Passage
※ ※ ※

[PATCH] D136811: [-Wunsafe-buffer-usage] WIP: RFC: NFC: User documentation.

Aaron Ballman via Phabricator via cfe-commits cfe-commits at lists.llvm.org
Tue Nov 29 05:54:24 PST 2022


aaron.ballman added inline comments.


================
Comment at: clang/docs/SafeBuffers.rst:92
+
+However, no automatic code modernizer for plain C is not provided,
+and the hardened C++ standard library cannot benefit C code, which limits
----------------



================
Comment at: clang/docs/SafeBuffers.rst:40-41
+  - Finally, in order to avoid bugs in newly converted code, the
+    Clang static analyzer provides a checker to find misconstructed
+    ``std::span`` objects.
+
----------------
NoQ wrote:
> aaron.ballman wrote:
> > xazax.hun wrote:
> > > jkorous wrote:
> > > > NoQ wrote:
> > > > > xazax.hun wrote:
> > > > > > Isn't this overly specific? What about `string_view`s? 
> > > > > Yeah I think we can cover string views as well!
> > > > This is based on our current plans for near future.
> > > > While we are positive we will use `std::span` in the FixIts it is very unlikely we'd use `string_view`. That's why having a checker for `std::span` is more important for us now.
> > > Does this mean you'd recommend using a `span<char>` over `string_view` in all cases? I think that might surprise some users, so I wonder if it is worth documenting. 
> > Oh, I was sort of assuming we'd be suggesting `string_view` over `span<char>` when appropriate. So agreed that we should clearly document this as it may surprise folks.
> > 
> > Out of curiosity, why the strong preference for `span`?

※ ※ ※

Directions
In the review thread, what kind of objects does the proposed Clang static analyzer checker look for when they are built wrongly?

※ ※ ※

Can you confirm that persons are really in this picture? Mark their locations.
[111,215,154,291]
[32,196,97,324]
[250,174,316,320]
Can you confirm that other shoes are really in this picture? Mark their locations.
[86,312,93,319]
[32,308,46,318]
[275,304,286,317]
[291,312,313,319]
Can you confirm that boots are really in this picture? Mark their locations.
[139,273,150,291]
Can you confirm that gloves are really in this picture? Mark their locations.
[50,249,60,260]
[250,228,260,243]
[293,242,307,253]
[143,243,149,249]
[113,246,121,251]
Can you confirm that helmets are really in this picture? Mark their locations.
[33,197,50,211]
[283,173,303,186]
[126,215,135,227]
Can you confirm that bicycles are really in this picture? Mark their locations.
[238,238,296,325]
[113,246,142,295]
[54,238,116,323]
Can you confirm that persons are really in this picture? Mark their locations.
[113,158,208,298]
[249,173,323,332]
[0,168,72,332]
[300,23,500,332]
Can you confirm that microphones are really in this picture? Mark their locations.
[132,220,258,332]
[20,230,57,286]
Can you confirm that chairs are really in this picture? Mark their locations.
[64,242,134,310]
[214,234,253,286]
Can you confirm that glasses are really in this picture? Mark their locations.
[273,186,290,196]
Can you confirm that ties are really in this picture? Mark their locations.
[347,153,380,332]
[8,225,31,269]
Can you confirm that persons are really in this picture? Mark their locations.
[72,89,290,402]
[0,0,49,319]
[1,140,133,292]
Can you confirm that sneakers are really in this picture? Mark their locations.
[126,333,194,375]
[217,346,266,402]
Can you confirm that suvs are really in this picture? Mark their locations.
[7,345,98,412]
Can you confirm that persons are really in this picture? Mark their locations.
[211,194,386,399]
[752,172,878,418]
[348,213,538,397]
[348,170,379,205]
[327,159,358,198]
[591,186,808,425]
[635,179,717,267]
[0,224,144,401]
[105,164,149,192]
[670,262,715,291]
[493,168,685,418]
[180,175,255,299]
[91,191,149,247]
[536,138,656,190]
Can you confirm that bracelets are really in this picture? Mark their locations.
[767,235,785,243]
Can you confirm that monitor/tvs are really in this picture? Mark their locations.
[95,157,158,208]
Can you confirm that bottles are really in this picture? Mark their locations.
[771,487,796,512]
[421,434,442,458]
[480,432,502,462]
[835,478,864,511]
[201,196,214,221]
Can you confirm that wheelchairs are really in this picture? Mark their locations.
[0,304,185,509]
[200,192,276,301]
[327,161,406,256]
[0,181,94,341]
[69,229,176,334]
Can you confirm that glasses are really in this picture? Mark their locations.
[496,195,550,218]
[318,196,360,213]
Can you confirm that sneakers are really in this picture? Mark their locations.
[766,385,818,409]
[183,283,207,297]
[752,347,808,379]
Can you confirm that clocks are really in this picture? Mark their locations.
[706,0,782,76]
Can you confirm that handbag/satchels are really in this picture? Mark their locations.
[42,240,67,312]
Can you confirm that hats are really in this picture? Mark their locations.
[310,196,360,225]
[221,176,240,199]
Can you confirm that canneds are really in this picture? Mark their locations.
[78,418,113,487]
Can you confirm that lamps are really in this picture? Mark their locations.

※ ※ ※

Exercise output
``std::span`` objects.